Exercise brief ▸ Update the material below so that "closer" becomes "nearer" wherever it occurs, with everything else left unchanged.

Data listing
- - - - -

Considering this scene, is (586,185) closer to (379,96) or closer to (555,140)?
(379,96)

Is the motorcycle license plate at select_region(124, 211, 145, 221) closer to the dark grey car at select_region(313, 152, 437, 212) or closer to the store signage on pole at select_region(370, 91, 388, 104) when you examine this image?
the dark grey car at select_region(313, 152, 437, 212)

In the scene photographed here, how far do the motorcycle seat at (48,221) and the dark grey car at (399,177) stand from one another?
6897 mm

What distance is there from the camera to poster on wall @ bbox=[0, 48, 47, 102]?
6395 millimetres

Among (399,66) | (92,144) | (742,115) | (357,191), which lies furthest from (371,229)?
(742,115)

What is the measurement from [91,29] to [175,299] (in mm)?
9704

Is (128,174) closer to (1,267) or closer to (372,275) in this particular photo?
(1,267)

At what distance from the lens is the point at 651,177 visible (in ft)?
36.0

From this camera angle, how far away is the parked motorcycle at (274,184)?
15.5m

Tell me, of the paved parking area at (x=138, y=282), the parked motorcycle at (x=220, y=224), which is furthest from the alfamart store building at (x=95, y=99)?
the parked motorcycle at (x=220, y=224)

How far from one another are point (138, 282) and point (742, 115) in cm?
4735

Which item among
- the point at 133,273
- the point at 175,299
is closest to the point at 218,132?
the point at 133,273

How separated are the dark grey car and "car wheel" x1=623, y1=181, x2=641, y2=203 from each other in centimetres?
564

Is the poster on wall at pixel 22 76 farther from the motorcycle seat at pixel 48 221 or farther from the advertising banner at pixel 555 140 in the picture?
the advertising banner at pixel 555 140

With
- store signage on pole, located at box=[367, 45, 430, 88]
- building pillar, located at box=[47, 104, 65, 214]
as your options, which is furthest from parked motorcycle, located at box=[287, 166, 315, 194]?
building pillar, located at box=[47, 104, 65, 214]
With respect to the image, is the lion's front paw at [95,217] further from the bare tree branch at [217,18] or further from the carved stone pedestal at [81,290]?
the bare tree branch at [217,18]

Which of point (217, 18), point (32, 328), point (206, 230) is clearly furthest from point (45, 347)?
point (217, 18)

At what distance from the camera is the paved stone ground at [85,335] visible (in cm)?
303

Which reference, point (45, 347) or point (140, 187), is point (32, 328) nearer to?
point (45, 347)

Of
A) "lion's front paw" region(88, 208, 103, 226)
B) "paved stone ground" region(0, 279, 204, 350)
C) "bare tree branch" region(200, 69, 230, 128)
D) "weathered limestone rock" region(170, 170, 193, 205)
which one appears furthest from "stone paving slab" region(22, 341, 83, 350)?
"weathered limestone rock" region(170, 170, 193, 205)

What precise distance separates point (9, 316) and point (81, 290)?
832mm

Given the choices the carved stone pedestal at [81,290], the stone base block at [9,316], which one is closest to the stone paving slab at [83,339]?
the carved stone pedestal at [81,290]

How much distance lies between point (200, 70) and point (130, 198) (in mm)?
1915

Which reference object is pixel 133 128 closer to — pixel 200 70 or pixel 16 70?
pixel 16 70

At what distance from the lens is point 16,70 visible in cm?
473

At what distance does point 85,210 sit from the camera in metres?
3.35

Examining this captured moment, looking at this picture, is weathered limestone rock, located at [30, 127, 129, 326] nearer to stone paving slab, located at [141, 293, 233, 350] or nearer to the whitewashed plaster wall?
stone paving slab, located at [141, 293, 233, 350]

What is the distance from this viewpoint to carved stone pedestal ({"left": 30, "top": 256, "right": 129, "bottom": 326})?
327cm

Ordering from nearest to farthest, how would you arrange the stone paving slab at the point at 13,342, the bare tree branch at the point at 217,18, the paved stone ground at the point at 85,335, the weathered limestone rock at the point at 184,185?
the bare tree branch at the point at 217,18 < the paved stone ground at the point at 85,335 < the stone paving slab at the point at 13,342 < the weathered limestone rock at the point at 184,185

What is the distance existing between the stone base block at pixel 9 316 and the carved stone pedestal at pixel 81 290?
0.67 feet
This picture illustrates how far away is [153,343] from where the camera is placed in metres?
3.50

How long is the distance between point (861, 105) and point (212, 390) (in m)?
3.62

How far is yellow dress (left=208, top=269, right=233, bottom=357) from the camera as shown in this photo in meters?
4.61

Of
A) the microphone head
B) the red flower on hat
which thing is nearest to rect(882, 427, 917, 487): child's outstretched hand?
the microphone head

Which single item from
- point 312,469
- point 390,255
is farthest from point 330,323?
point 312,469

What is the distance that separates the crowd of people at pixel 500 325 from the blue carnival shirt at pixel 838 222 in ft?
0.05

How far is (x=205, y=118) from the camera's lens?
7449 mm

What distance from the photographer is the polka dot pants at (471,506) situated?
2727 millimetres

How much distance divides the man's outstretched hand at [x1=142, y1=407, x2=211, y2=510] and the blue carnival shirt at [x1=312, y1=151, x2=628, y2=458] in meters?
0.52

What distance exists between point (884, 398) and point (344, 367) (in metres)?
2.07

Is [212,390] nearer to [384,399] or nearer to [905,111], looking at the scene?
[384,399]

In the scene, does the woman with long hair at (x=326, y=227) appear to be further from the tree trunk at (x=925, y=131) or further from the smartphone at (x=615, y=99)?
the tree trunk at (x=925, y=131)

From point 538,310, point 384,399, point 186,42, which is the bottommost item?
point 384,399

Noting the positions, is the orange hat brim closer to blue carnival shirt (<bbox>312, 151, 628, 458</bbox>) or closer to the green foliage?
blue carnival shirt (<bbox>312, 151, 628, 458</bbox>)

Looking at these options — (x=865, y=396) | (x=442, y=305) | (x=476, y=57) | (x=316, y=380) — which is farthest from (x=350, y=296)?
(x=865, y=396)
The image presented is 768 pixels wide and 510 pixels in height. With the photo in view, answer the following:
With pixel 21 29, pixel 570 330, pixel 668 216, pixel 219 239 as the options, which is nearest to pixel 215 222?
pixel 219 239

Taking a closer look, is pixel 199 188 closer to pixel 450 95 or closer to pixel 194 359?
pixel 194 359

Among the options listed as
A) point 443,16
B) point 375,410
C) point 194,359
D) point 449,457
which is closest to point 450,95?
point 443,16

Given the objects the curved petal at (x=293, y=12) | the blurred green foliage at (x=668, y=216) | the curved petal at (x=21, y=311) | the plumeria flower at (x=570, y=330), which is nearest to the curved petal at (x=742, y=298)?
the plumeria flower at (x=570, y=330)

- - - - -

Solved exercise ▸
Considering this scene, is (586,185) nearer to (379,96) or nearer to (555,140)?
(379,96)

Is the motorcycle license plate at select_region(124, 211, 145, 221) nearer to the dark grey car at select_region(313, 152, 437, 212) or nearer to the store signage on pole at select_region(370, 91, 388, 104) when you examine this image?
the dark grey car at select_region(313, 152, 437, 212)

In the scene photographed here, how far do the motorcycle seat at (48,221) and the dark grey car at (399,177) stand from one another?
6897 mm

What distance is there from the camera to poster on wall @ bbox=[0, 48, 47, 102]?
6395 millimetres

Among (399,66) | (92,144) | (742,115) | (357,191), which lies furthest from (371,229)?
(742,115)

What is the measurement from [91,29] to [175,299] (in mm)?
9704

Is (128,174) nearer to (1,267) or nearer to (372,275) in this particular photo?
(1,267)

At what distance from the lens is the point at 651,177 visible (in ft)?
36.0

From this camera angle, how far away is the parked motorcycle at (274,184)?
15.5m

Tell me, of the paved parking area at (x=138, y=282), the parked motorcycle at (x=220, y=224), which is furthest from the alfamart store building at (x=95, y=99)?
the parked motorcycle at (x=220, y=224)

How far from one another are point (138, 282) and point (742, 115) in cm?
4735

Which item among
- the point at 133,273
- the point at 175,299
is closest to the point at 218,132?
the point at 133,273

How separated are the dark grey car and "car wheel" x1=623, y1=181, x2=641, y2=203 from each other in centimetres?
564

Is the poster on wall at pixel 22 76 farther from the motorcycle seat at pixel 48 221 or farther from the advertising banner at pixel 555 140 in the picture?
the advertising banner at pixel 555 140

With
- store signage on pole, located at box=[367, 45, 430, 88]
- building pillar, located at box=[47, 104, 65, 214]
as your options, which is furthest from parked motorcycle, located at box=[287, 166, 315, 194]?
building pillar, located at box=[47, 104, 65, 214]
With respect to the image, is the lion's front paw at [95,217] further from the bare tree branch at [217,18] or further from the carved stone pedestal at [81,290]?
the bare tree branch at [217,18]

Which of point (217, 18), point (32, 328), point (206, 230) is clearly furthest from point (45, 347)?
point (217, 18)

At what distance from the camera is the paved stone ground at [85,335] visible (in cm)?
303

Which reference, point (45, 347) or point (140, 187), is point (32, 328) nearer to?
point (45, 347)

Of
A) "lion's front paw" region(88, 208, 103, 226)
B) "paved stone ground" region(0, 279, 204, 350)
C) "bare tree branch" region(200, 69, 230, 128)
D) "weathered limestone rock" region(170, 170, 193, 205)
which one appears furthest from "stone paving slab" region(22, 341, 83, 350)?
"weathered limestone rock" region(170, 170, 193, 205)

What precise distance separates point (9, 316) and point (81, 290)?
832mm

Given the choices the carved stone pedestal at [81,290], the stone base block at [9,316], which one is closest to the stone paving slab at [83,339]?
the carved stone pedestal at [81,290]

How much distance lies between point (200, 70) and point (130, 198) (in mm)?
1915

Which reference object is pixel 133 128 nearer to — pixel 200 70 or pixel 16 70?
pixel 16 70

At what distance from the lens is point 16,70 visible in cm?
473

At what distance does point 85,210 sit from the camera in metres?
3.35

Examining this captured moment, looking at this picture, is weathered limestone rock, located at [30, 127, 129, 326] nearer to stone paving slab, located at [141, 293, 233, 350] or nearer to the whitewashed plaster wall?
stone paving slab, located at [141, 293, 233, 350]

What is the distance from this viewpoint to carved stone pedestal ({"left": 30, "top": 256, "right": 129, "bottom": 326})?
327cm

Ordering from nearest to farthest, how would you arrange the stone paving slab at the point at 13,342, the bare tree branch at the point at 217,18, the paved stone ground at the point at 85,335, the weathered limestone rock at the point at 184,185?
the bare tree branch at the point at 217,18 < the paved stone ground at the point at 85,335 < the stone paving slab at the point at 13,342 < the weathered limestone rock at the point at 184,185

What is the distance existing between the stone base block at pixel 9 316 and the carved stone pedestal at pixel 81 290?
0.67 feet
This picture illustrates how far away is [153,343] from where the camera is placed in metres?
3.50

How long is the distance between point (861, 105) and point (212, 390) (in m)?
3.62

How far is yellow dress (left=208, top=269, right=233, bottom=357) from the camera as shown in this photo in meters?
4.61

Of
A) the microphone head
B) the red flower on hat
which thing is nearest to rect(882, 427, 917, 487): child's outstretched hand?
the microphone head

Which single item from
- point 312,469
- point 390,255
is farthest from point 330,323?
point 312,469

What is the distance that separates the crowd of people at pixel 500 325 from the blue carnival shirt at pixel 838 222 in ft?
0.05

How far is (x=205, y=118) from the camera's lens?
7449 mm

What distance from the photographer is the polka dot pants at (471,506) situated?
2727 millimetres

How much distance divides the man's outstretched hand at [x1=142, y1=407, x2=211, y2=510] and the blue carnival shirt at [x1=312, y1=151, x2=628, y2=458] in meters?
0.52

What distance exists between point (884, 398) and point (344, 367) (in metres)?
2.07

Is [212,390] nearer to [384,399] or nearer to [905,111], looking at the scene?
[384,399]

In the scene, does the woman with long hair at (x=326, y=227) appear to be further from the tree trunk at (x=925, y=131) or further from the smartphone at (x=615, y=99)?
the tree trunk at (x=925, y=131)

From point 538,310, point 384,399, point 186,42, which is the bottommost item?
point 384,399

Noting the positions, is the orange hat brim nearer to blue carnival shirt (<bbox>312, 151, 628, 458</bbox>) or nearer to the green foliage?
blue carnival shirt (<bbox>312, 151, 628, 458</bbox>)

Looking at these options — (x=865, y=396) | (x=442, y=305) | (x=476, y=57) | (x=316, y=380) — which is farthest from (x=350, y=296)?
(x=865, y=396)
The image presented is 768 pixels wide and 510 pixels in height. With the photo in view, answer the following:
With pixel 21 29, pixel 570 330, pixel 668 216, pixel 219 239 as the options, which is nearest to pixel 215 222?
pixel 219 239

Taking a nearer look, is pixel 199 188 nearer to pixel 450 95 or nearer to pixel 194 359?
pixel 194 359

Among the options listed as
A) point 443,16
B) point 375,410
C) point 194,359
D) point 449,457
which is closest to point 450,95?
point 443,16

Given the objects the curved petal at (x=293, y=12) | the blurred green foliage at (x=668, y=216) | the curved petal at (x=21, y=311) | the plumeria flower at (x=570, y=330), which is nearest to the curved petal at (x=742, y=298)?
the plumeria flower at (x=570, y=330)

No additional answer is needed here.